PART THREE: THE POTENTIAL CONTRIBUTION OF AFRICAN RELIGIONS TO RELIGIOUS STUDIES

 

AFRICA AND THE WORLD

 

            In terms of land area Africa is far larger than India.  In fact the whole of the Indian sub-continent could easily fit into the African state of Zaire.   Yet more attention is paid to Tibet with a population of less than 6 million than to Africa with its 600 million people.  Clearly neither the size of the continent nor its population disqualify African religions from serious consideration.

 

            Therefore, if African religions should continue to be neglected by Religious Studies departments it would become hard to avoid the thought that this is because Africa is economically insignificant whereas India and Japan are perceived as important trading partners by western governments.   If this is so surely we ought to admit that our curriculum is governed by commercial considerations and abandon all claims to intellectual freedom by turning our universities into trade schools for exporters.[63]

           

GETTING ONE'S HANDS DIRTY

 

            Religious Studies as we know it today is essentially a textual exercise.  Thus if a student studies the New Testament in a university course it is highly unlikely that he or she will gain any insight into the actual operations of local churches in the town where he or she lives.[64]  In fact a vast gulf exists between the way New Testament scholars exegete the text and the way the Bible is used in churches.   This gulf leads to considerable frustration.  Biblical scholars fume at "narrow minded fundamentalists"[65] while students complain about the "unbelief" of professors who "destroy faith".[66]

 

            Similarly the experience of students who study Indian religions and then visit India can be disillusioning.[67]   In many courses neat, highly philosophical, accounts of Indian religious traditions are given illustrated by beautiful pictures of Hindu temples.  But visits to such temples often reveal grime, stench and the existence of "superstitious magical practices" which the textbooks never mentioned.[68]   Should a traditional priest be present he is likely to answer any questions by saying: "If you give me a donation I'll perform a ritual and you will have good luck..."[69]

 

            To make matters worse even highly educated believers or North American converts to the various eastern religions seem delighted with such answers.  As one such convert told a Religious Studies class at the University of Calgary: "I joined Sokka Gakki because it enabled me to pass a crucial exam in graduate school...,"[70] while a highly educated Indian lawyer in Durban boasted about the way Krishna enabled him to buy a house in a "white" area.[71]

 

            Such reactions are a far cry from Smart's Doctrine and Argument in Indian Philosophy[72] or even Edward Conze's Buddhism Its Essence and Development.[73]   Nevertheless they represent a reality often ignored in Religious Studies courses.  To make this observation is not to diminish the worth of Smart's or Conze's scholarship but rather to place the study of African religion in a comparative perspective and to plead for the study of living as well as textbook religions.

Given information -
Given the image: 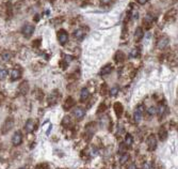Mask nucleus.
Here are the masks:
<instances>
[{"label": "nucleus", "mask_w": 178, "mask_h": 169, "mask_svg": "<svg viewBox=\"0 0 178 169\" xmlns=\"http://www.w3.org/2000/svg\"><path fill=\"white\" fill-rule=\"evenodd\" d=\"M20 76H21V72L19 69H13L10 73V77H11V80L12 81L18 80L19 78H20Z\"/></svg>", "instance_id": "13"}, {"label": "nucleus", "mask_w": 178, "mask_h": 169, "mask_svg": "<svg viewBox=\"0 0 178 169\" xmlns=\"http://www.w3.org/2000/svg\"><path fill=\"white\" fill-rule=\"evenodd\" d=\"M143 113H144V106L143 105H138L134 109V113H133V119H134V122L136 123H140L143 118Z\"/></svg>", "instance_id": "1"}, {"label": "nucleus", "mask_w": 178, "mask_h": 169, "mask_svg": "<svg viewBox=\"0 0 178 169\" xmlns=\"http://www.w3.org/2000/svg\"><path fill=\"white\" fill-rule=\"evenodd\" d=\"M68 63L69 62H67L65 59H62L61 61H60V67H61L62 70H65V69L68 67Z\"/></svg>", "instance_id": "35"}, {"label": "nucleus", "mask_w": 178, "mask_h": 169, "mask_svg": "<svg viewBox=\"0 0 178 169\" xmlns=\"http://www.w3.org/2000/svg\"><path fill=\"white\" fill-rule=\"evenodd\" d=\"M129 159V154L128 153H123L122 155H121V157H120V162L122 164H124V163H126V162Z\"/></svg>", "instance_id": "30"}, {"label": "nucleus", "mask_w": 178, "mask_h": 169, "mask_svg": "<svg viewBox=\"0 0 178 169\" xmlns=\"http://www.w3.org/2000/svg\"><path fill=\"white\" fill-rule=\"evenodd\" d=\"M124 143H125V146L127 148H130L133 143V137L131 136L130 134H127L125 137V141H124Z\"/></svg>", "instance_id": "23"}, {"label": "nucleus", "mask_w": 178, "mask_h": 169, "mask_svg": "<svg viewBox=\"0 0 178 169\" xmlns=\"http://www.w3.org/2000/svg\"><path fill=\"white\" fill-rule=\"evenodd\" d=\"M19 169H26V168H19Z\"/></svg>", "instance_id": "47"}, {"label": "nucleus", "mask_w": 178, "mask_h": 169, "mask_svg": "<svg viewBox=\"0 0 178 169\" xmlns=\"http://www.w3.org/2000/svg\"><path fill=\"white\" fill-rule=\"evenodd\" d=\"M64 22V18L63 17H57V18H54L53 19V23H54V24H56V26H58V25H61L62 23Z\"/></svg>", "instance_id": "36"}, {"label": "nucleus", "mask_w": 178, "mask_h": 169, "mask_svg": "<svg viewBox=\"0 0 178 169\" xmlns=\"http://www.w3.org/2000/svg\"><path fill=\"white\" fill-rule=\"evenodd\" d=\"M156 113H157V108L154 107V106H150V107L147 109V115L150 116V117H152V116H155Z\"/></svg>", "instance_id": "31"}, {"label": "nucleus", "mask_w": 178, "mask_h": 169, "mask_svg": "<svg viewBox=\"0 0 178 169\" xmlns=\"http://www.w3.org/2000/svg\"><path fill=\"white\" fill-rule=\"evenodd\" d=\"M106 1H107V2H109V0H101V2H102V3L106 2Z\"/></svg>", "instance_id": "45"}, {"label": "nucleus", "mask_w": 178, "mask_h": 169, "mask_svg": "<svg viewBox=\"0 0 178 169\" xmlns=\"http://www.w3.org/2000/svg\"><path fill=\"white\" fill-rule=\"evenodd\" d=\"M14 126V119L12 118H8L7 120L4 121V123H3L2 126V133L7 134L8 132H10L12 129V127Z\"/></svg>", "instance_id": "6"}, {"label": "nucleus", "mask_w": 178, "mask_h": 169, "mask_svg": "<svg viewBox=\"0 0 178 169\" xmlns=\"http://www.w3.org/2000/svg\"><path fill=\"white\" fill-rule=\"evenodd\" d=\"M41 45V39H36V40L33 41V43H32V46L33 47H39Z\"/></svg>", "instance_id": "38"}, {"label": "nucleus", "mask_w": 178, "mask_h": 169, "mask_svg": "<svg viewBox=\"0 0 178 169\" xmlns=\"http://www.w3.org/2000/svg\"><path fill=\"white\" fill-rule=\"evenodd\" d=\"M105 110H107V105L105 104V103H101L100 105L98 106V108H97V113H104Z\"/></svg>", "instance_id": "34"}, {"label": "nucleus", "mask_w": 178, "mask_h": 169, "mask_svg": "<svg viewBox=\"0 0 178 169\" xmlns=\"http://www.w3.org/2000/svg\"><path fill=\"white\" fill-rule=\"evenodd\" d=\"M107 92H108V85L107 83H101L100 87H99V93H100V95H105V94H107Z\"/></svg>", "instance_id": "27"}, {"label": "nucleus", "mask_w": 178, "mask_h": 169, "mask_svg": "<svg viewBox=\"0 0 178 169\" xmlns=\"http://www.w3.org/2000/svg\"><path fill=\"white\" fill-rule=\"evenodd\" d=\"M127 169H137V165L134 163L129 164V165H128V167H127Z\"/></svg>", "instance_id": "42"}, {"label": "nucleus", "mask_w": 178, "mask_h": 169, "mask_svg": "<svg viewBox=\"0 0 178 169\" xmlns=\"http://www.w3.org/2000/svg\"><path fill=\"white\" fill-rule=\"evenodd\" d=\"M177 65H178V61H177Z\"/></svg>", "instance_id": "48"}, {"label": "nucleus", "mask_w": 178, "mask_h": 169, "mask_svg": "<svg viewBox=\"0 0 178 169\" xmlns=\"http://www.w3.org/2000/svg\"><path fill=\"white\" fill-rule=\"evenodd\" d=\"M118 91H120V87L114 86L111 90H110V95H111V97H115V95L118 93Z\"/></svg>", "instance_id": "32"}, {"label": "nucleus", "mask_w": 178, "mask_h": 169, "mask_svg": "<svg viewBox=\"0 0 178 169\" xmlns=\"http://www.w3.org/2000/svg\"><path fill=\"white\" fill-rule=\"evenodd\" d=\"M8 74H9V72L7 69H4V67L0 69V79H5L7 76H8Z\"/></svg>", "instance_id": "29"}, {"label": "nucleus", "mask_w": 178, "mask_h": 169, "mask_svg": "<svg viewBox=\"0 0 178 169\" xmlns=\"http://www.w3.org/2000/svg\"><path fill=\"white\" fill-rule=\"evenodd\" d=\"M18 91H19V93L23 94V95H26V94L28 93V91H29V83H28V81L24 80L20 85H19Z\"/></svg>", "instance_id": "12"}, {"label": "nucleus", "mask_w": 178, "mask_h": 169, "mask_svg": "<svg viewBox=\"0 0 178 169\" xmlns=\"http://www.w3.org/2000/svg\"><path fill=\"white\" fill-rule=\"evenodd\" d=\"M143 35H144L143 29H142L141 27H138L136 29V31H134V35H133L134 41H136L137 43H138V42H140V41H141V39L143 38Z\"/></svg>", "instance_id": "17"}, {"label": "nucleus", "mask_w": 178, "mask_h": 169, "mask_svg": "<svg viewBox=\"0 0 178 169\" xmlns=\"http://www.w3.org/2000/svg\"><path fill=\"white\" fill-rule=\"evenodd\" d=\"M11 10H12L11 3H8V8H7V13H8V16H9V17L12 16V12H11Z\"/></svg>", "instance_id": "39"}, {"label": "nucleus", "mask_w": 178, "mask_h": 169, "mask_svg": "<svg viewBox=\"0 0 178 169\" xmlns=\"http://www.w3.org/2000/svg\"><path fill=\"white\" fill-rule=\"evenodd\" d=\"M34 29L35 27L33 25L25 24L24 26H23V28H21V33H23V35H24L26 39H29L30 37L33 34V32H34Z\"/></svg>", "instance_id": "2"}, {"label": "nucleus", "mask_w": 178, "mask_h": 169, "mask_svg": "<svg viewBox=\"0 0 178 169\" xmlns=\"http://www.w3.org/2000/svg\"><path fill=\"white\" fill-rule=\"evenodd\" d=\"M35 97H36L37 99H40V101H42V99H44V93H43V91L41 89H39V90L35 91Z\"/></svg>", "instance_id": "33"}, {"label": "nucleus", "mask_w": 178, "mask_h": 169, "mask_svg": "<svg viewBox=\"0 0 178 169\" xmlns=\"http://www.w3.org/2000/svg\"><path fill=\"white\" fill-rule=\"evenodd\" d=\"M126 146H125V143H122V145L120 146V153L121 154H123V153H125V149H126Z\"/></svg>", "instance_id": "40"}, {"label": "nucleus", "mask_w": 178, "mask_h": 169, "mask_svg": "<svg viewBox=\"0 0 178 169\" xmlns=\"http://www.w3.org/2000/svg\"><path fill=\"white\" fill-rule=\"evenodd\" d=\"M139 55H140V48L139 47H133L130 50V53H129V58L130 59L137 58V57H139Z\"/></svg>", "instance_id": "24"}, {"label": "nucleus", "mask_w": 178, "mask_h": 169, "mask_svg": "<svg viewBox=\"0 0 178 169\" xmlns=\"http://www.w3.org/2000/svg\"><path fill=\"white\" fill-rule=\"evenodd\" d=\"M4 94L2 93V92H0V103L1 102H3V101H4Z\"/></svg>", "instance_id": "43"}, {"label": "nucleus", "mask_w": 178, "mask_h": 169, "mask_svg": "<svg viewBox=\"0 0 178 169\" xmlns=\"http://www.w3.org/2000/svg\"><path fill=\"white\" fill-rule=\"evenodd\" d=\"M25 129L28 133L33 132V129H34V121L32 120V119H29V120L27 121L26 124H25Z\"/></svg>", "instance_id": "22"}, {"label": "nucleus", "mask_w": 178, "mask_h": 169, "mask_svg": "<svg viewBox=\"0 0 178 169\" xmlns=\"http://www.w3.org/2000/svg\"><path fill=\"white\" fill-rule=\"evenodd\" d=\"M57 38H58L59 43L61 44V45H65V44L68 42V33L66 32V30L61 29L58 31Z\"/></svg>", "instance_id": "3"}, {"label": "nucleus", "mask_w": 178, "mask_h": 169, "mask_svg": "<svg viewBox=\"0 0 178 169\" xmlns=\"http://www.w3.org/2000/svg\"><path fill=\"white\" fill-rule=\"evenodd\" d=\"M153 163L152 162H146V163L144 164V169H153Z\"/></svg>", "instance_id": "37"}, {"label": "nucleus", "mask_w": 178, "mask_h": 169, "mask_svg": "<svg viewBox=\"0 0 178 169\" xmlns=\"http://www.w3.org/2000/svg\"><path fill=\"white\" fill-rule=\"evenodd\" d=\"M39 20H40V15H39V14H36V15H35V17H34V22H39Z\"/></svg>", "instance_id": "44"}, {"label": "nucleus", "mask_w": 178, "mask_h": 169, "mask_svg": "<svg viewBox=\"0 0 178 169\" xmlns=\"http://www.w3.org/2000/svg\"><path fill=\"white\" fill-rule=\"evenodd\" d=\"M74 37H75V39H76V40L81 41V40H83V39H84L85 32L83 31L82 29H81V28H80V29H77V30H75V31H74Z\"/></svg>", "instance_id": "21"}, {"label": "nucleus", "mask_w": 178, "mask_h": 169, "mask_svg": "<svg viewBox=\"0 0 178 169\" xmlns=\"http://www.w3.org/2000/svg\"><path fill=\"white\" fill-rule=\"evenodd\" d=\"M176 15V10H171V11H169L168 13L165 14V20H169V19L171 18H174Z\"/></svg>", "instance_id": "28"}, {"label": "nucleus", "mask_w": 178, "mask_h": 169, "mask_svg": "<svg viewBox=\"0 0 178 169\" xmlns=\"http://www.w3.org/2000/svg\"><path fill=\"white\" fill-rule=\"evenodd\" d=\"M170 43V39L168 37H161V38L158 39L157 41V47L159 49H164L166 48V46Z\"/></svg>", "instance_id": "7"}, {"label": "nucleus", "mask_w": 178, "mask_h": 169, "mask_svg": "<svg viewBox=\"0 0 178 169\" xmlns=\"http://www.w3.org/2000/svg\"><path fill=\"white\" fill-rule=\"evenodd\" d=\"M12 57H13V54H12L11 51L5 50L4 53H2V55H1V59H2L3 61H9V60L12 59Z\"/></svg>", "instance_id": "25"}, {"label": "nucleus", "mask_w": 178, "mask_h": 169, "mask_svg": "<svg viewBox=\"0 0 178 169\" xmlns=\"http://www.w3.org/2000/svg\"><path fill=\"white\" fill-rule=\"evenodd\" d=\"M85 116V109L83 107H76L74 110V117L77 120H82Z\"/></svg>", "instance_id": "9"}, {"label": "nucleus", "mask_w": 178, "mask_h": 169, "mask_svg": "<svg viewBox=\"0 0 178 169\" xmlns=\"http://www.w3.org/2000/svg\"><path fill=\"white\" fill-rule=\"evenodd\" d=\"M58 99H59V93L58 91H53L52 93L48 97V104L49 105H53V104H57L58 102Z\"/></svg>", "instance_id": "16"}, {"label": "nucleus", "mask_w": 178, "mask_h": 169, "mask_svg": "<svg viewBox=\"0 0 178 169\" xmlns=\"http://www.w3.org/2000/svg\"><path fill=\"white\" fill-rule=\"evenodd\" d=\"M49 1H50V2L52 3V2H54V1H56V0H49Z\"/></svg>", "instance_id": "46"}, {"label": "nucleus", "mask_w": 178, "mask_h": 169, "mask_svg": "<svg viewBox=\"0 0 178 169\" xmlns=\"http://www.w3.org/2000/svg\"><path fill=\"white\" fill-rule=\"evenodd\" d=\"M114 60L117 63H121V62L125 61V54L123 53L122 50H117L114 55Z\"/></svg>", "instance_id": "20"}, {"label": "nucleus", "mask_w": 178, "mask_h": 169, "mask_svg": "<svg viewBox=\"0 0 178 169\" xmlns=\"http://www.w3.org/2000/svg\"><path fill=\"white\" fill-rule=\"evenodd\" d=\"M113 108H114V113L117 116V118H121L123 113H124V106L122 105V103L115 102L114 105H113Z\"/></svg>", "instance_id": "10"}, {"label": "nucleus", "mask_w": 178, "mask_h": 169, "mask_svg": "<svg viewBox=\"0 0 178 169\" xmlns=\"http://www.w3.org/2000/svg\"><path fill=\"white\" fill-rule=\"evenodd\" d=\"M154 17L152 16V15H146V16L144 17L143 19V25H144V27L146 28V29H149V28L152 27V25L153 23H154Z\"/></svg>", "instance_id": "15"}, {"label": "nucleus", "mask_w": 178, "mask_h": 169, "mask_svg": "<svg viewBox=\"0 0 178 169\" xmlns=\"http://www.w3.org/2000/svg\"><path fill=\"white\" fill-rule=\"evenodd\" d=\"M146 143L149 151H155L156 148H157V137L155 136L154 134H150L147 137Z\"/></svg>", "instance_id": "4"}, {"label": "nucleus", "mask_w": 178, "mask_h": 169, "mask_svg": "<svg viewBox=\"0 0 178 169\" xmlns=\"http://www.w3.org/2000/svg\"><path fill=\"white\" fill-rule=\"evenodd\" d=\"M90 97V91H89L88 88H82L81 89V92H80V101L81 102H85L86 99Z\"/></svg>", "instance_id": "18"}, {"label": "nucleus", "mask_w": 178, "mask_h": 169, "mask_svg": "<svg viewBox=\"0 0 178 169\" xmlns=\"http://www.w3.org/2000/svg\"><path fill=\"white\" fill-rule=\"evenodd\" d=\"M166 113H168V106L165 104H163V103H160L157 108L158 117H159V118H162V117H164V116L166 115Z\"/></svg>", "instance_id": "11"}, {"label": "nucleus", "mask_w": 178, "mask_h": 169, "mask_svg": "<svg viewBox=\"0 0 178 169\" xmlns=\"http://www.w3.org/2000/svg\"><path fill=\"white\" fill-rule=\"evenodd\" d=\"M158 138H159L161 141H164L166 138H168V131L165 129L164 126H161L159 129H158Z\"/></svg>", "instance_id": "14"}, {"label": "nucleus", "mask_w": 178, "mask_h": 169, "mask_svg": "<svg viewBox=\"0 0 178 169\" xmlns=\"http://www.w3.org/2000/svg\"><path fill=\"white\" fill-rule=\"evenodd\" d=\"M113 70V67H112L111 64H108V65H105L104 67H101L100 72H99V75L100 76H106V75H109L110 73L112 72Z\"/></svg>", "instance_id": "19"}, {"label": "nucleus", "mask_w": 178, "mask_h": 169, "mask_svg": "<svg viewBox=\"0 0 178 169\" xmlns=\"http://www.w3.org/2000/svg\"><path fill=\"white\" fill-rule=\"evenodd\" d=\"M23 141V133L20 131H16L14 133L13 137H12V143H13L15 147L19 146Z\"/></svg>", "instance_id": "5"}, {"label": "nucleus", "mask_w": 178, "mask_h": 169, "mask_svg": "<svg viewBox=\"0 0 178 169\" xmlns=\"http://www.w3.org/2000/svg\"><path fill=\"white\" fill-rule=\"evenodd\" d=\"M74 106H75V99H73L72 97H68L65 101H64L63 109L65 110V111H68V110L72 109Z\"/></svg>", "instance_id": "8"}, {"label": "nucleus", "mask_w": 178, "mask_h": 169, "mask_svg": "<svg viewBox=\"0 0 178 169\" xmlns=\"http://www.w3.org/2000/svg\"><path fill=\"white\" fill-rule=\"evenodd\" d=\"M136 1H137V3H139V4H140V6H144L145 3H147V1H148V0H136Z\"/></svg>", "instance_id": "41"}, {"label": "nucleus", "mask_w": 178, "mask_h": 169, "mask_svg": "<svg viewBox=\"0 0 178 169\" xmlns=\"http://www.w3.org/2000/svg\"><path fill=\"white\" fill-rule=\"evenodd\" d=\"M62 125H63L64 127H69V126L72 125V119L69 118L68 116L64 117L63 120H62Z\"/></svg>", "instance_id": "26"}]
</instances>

Task 1 -
In the essay on African religions, which African state is said to be large enough to hold the whole Indian sub-continent?
Task 2 -
Render this sentence from the essay on African religions into Spanish: "Religious Studies as we know it today is essentially a textual exercise."
Task 3 -
Carry the essay on African religions forward from its final sentence.

Written reply 1 -
Zaire.

Written reply 2 -
Los estudios religiosos, tal como los conocemos hoy, son esencialmente un ejercicio textual.

Written reply 3 -
 

            The fact of the matter is that a vast gulf usually exists between the refined religion of scholars and the reality of life in the street.  But, because African religions lack recognized written traditions they present a very different picture.  Therefore, although it is possible to romanticize Africa,[74] the lack of an established textual tradition makes it much more difficult to persist in analysis divorced from observation of actual practices.

 

            All of this means that the student of African religions must look at religion in the raw.  Any study of African religion which goes beyond the most elementary reading involves reference to monographs based upon fieldwork and/or direct observation of religious practices.  Thus the student of African religion is forced to look at what people do as well as what they say.

 

            Thus while it is perfectly possible to study African religions from the works of anthropologists and other writers the lack of a large corpus of textual literature has the effect of limiting serious scholarship to those who are prepared to study African religions in the field.  In other words the study of African religions forces the researcher to "get his or her hands dirty".[75]  The great disadvantage of this is that it significantly raises the cost of research.  On the other hand the researcher is forced to come to terms with religion as it is lived.

 

            Once the researcher becomes the teacher a similar situation is encountered.  Students cannot easily be referred to received texts.  For anything other than the most elementary courses students must wade through anthropological monographs, historical narratives and similar works which locate the study of African religion within the context of African society generally.  While some may see this a disadvantage it seems to me to be one of the great advantages of including the study of African religions within Religious Studies courses.

 

THE MORAL IMPERATIVE

 

            Shortly after the completion of the film Zulu Zion a number of prominent figures in the Nazareth Baptist Church known as the amaNazarites were stoned to death by female members of the church.  Two reasons were given for this act.  The press reported that the women were "outraged" by the death of the church's prophet Johannes Galilee Shembe and that the women stoned their bishops because they believed they had murdered Shembe through the use of witchcraft.  The other, and more probable, explanation given by members of the church itself was that the bishops had been "dispatched" to join Shembe in the afterlife.

           

            Whichever explanation is accepted both provoke a moral response from the observer moving him or her beyond the Star Trek mentality of many Religious Studies courses.  It may be acceptable for Captain Kirk to avoid making moral judgements about strange cultures and we may feel that this is an ideal which avoids ethnocentrism, but, when one is face to face with ritual murder such intellectual abstractions in themselves appear immoral.

           

            Students of Indian religion can, of course, discuss the ritual aspects of human sacrifice in the Vedic age with impunity.  But Africanists cannot discuss the work of an African inyanga, or sorcerer, with such detachment.  Neither can one study Africa's white tribe, the Afrikaners, without being forced to make moral judgements about apartheid.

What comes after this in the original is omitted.